-- Excerpted passage start --

If Beale Street Could Talk by James Baldwin

If Beale Street Could Talk tells the tale of a young New York couple, Tish and Fonny, whose short engagement is interrupted when Fonny is incarcerated, accused of raping a Puerto Rican woman living in New York. Though published in 1974, Beale Street is kindred to another book I’ve reviewed and which was published just this year, An American Marriage, a similarity which evinces how little has changed in the racist carceral state that is the U.S.A. Both Beale Street and American Marriage are stories of a young black man wrongfully sent to prison for a rape he didn’t commit; both are stories of flashback—to the time before imprisonment—and aftermath—what happens inside and outside of the prison as the shocks of imprisonment reverberate through each and every character. In each novel, the imprisoned young man’s lover is one of the central characters through whom these shocks shake.


While Beale Street deserves reviewing on its own merit, not simply in comparison to American Marriage, the more modern novel does provide a lens through which to critique the older one. In American Marriage, author Tayari Jones chooses to clearly demarcate the alternating narrators: the reader knows when a section is narrated by Celestial or Roy or Andre, and each character is fully developed. Even though we might find ourselves frustrated by Celestial’s solipsism or Roy’s entitlement, the characters are clearly more than devices to push forward the plot. More to the point, Celestial is not just an eye through which to see Roy.

-- Excerpted passage end --
-- Listed records start --

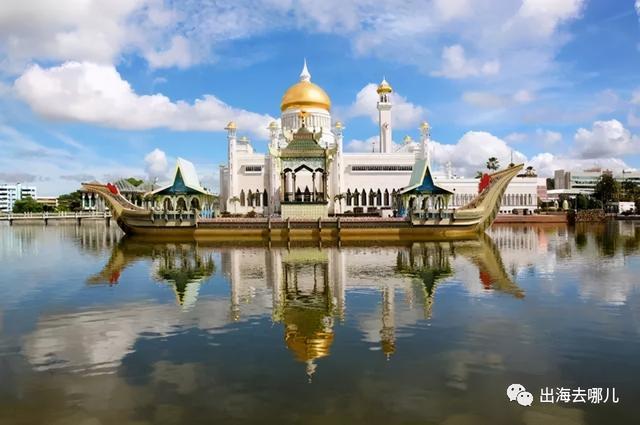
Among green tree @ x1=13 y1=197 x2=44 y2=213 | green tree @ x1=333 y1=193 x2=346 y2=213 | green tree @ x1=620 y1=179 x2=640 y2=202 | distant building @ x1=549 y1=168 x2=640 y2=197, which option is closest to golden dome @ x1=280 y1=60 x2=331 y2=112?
green tree @ x1=333 y1=193 x2=346 y2=213

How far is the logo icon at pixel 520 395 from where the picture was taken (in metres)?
6.51

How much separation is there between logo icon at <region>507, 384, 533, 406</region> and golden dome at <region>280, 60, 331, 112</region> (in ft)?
174

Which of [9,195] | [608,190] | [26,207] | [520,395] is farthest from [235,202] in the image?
[9,195]

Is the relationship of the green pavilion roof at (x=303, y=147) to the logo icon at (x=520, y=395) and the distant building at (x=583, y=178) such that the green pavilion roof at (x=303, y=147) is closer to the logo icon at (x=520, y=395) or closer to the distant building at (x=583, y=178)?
the logo icon at (x=520, y=395)

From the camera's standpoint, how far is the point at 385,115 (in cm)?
6100

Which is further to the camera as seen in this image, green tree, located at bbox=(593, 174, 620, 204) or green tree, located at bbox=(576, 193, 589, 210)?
green tree, located at bbox=(576, 193, 589, 210)

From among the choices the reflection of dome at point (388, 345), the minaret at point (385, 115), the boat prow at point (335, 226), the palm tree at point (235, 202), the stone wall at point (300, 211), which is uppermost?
the minaret at point (385, 115)

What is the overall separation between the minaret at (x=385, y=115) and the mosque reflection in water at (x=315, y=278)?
3351 cm

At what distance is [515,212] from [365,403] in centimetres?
5893

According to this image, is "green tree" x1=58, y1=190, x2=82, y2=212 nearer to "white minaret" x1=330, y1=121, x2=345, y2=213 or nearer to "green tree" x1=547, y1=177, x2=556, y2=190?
"white minaret" x1=330, y1=121, x2=345, y2=213

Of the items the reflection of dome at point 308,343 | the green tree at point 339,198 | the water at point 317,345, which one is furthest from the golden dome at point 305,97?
the reflection of dome at point 308,343

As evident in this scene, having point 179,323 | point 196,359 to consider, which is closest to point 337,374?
point 196,359

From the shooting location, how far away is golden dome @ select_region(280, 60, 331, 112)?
190 feet

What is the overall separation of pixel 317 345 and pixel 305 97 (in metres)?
51.3
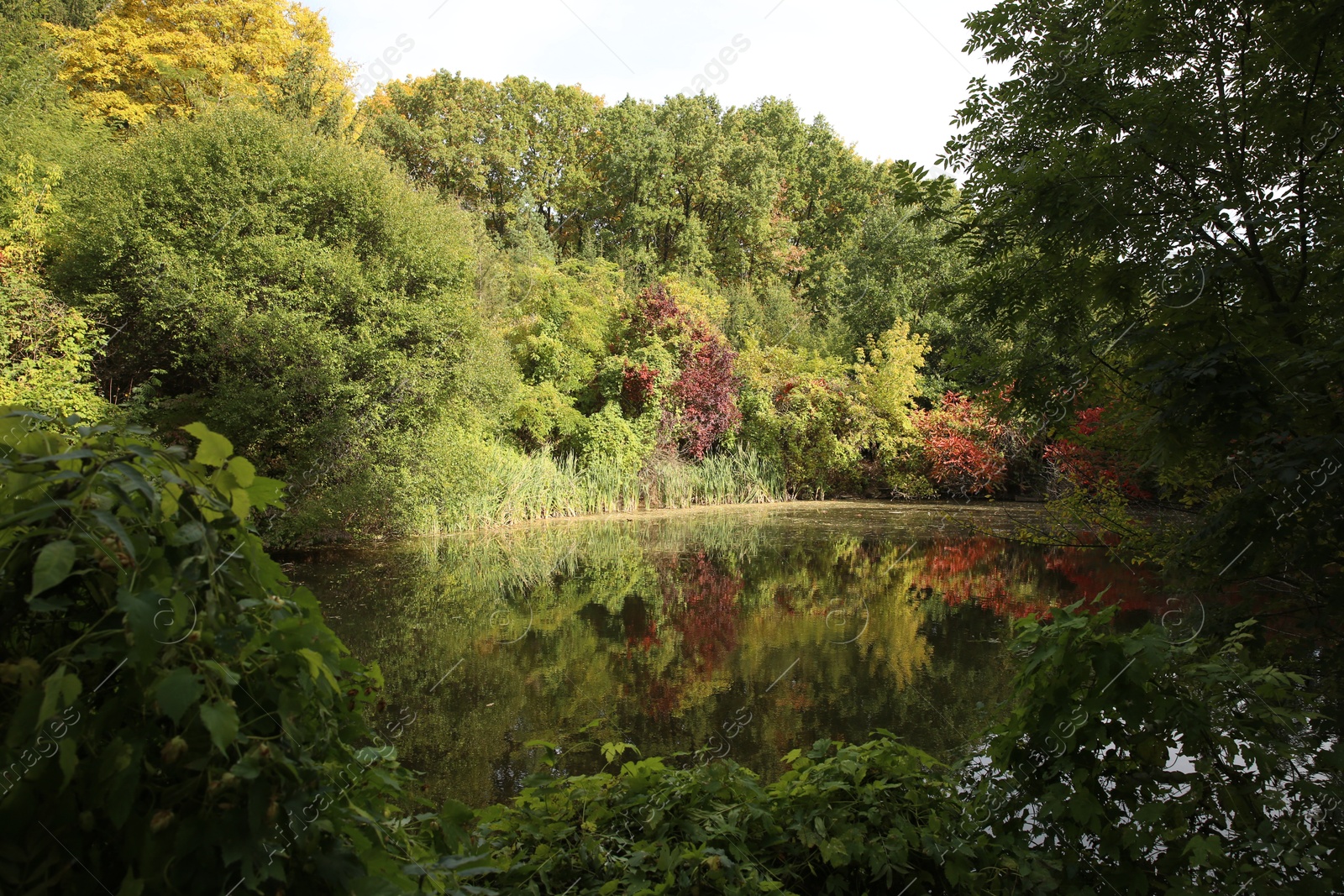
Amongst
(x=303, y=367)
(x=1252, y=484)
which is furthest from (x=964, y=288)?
(x=303, y=367)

-- Listed records end --

» Exercise instructions:
a: From the review of If Beale Street Could Talk, write out the passage starting at "While Beale Street" and ending at "to see Roy.".
b: Continue the review of If Beale Street Could Talk from the point where it stops.
The listing has nothing to do with what comes next.

» Responses for each task:
a:
While Beale Street deserves reviewing on its own merit, not simply in comparison to American Marriage, the more modern novel does provide a lens through which to critique the older one. In American Marriage, author Tayari Jones chooses to clearly demarcate the alternating narrators: the reader knows when a section is narrated by Celestial or Roy or Andre, and each character is fully developed. Even though we might find ourselves frustrated by Celestial’s solipsism or Roy’s entitlement, the characters are clearly more than devices to push forward the plot. More to the point, Celestial is not just an eye through which to see Roy.

b:
This is the fault line of If Beale Street Could Talk. For, while Tish is the book’s ostensible protagonist and narrator, the apparent centrality of this female character is undercut both by Baldwin’s failure to develop Tish fully as a character unto herself and by the way the narrative constantly drifts away from Tish, as if it would really rather be somewhere else but keeps remembering that Tish is, after all, supposed to be the main character. Baldwin is a brilliant writer: it takes no time at all to cathect onto Tish as a reader, to feel invested her and her way of seeing the world-- until the novel gives away that this is really just Baldwin’s brilliance, and he’d rather be looking at the story through Tish’s eyes than looking through Tish’s eyes, seeing the world fully as she would, colored by her individual bias, emotion, and character. Instead, Tish is sentimental when necessary, crass when necessary, daring or devoted or independent when necessary. She is even disembodied when necessary: inexplicably displaced to narrate moments for which she couldn’t possibly be present or to explain the emotions or motivations of other characters that it seems unlikely she’d actually know.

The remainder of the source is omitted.